For its latest campaign, department store chain Barneys New York is using spring trends to show where fashion and art overlap.
To do so, Barneys collaborated with photographer Juergen Teller and supermodel Karlie Kloss for a photo shoot staged during Miami’s Art Basel. With so many similarities, fashion brands and retailers often pair works of art with apparel, showing how the two feed off and inspire one another.
Together again
Barneys’ spring 2016 campaign marks the first time Mr. Teller and Ms. Kloss have worked together in almost a decade. The pair first met in 2008 for Ms. Kloss’ first major campaign, a fragrance effort for Marc Jacobs’ Lola perfume.

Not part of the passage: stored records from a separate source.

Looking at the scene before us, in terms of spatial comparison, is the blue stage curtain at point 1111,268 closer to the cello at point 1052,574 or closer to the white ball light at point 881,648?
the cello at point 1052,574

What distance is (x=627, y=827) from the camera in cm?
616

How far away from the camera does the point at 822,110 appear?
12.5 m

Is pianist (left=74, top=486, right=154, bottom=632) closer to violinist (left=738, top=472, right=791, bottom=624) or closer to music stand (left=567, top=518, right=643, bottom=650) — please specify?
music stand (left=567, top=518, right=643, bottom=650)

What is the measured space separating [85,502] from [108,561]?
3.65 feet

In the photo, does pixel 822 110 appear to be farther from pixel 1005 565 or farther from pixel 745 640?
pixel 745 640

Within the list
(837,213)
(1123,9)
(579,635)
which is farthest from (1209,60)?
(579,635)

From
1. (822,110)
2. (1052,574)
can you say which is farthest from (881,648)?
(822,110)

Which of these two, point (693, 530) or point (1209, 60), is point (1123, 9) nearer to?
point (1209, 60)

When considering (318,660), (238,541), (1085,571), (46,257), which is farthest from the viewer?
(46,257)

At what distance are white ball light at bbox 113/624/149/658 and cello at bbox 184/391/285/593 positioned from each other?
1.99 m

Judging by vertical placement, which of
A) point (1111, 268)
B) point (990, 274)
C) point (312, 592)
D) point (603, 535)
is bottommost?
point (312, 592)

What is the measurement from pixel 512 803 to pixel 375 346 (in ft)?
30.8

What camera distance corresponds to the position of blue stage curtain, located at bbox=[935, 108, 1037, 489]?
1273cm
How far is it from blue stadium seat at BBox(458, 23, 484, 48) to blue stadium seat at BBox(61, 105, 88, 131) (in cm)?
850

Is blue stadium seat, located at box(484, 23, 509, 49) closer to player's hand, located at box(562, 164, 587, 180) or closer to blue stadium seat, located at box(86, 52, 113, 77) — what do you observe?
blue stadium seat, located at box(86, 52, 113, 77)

When approached by Barneys for the spring 2016 campaign, Mr. Teller felt Ms. Kloss was the perfect fit for the Miami location, saying that she is “an American sporty supermodel” and that the South Florida city is a “muscled sports environment.”
Karlie Kloss in Altuzarra and Manolo Blahnik pumps, Barneys spring 2016 campaign
Rather than staging the campaign, Mr. Teller took a free-spirited approach to the atmosphere used for the photographs. The pair went around Miami in a van, with Ms. Kloss changing outfits in the backseat, to find the best locales.

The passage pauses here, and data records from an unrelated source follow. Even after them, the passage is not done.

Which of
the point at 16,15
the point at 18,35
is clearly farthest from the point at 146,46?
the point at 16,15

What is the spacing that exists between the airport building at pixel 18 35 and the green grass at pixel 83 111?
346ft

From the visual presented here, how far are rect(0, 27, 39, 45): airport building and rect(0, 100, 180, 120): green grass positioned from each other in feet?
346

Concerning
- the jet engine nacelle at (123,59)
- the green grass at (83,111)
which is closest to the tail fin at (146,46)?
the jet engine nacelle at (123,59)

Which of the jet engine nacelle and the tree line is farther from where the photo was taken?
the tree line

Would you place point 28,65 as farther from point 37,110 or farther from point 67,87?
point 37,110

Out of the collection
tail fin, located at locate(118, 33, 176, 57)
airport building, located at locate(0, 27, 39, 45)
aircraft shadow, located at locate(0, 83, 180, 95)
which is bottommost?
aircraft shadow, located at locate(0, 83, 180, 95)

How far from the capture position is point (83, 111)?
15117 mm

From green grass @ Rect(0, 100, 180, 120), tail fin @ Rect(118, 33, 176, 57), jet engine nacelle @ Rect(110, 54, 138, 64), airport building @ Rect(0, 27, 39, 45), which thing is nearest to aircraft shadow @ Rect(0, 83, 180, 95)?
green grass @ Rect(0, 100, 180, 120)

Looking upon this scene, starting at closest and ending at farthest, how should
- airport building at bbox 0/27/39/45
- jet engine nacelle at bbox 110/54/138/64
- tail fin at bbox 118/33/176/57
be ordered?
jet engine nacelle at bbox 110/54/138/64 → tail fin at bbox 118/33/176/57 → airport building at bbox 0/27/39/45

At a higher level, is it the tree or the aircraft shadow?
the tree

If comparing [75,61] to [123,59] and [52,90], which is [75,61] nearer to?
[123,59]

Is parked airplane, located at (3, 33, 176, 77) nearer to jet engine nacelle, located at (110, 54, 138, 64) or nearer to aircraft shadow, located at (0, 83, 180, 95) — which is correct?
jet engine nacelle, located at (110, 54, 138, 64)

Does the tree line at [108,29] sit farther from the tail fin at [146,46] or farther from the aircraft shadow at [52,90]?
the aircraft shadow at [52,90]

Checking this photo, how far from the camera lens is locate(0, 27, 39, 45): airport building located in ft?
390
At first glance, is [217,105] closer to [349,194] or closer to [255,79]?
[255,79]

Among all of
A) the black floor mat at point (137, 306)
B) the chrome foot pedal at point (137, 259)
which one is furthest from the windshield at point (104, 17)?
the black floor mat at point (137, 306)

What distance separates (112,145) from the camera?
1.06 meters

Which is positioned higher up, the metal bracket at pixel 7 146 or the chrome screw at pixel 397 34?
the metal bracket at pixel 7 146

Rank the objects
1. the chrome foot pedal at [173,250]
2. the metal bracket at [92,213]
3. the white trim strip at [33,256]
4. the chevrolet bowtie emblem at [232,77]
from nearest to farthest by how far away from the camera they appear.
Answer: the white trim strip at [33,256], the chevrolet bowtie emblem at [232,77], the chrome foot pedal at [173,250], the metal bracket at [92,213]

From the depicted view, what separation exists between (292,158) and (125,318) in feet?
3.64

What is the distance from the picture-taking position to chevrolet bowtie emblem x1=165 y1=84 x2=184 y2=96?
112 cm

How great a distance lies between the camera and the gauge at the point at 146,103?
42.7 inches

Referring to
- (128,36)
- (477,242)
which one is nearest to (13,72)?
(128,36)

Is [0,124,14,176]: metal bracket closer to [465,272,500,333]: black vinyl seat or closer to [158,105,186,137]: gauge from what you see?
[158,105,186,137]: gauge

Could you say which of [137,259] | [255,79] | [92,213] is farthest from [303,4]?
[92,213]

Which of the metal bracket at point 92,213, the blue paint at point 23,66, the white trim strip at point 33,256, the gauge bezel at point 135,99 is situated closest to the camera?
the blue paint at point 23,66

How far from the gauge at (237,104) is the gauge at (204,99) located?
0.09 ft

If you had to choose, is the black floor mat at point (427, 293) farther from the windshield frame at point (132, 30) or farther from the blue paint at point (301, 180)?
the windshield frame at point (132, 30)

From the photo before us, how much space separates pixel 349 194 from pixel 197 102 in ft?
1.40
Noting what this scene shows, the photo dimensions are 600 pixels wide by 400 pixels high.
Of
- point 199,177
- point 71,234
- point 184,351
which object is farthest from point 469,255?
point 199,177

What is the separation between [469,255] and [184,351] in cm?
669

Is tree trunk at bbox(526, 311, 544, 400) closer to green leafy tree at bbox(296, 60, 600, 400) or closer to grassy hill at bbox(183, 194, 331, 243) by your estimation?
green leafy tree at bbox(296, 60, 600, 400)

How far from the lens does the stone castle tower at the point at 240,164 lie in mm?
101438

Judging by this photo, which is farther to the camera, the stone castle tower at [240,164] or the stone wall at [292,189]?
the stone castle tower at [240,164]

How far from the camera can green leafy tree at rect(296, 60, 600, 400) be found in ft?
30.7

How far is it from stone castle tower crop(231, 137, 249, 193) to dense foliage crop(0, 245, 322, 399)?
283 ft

The end result places Ms. Kloss in a wheelbarrow at an active construction site and with body builders at the beach. A full account of Mr. Teller’s and Ms. Kloss’ time shooting the spring 2016 campaign has been included on Barneys’ content site The Window.
Barneys’ article for the spring campaign is also shoppable, allowing consumers to immediately interact with its offerings.
In the spring campaign, Ms. Kloss was photographed wearing the latest trends with looks by The Row, Prabal Gurung, Gabriela Hearst, Manolo Blahnik and Celine.
Karlie Kloss in Paco Rabanne, Barneys spring 2016 campaign
Salvatore Ferragamo recently worked on an effort with Wallpaper* magazine that took a similar approach to spring fashion.
Ferragamo used pieces from the spring/summer 2016 collection to explore how it is positioned at the intersection of fashion and art.
Driving this concept home and illuminating its mantra that “there is no limit to beauty or the pursuit of perfection,” Ferragamo worked with shelter publication Wallpaper* magazine Bespoke on a digital series of short films. The end result includes an “in conversation with” interview discussing the “pursuit of beauty,” stylized stills and a curated apparel and accessories edit (see story).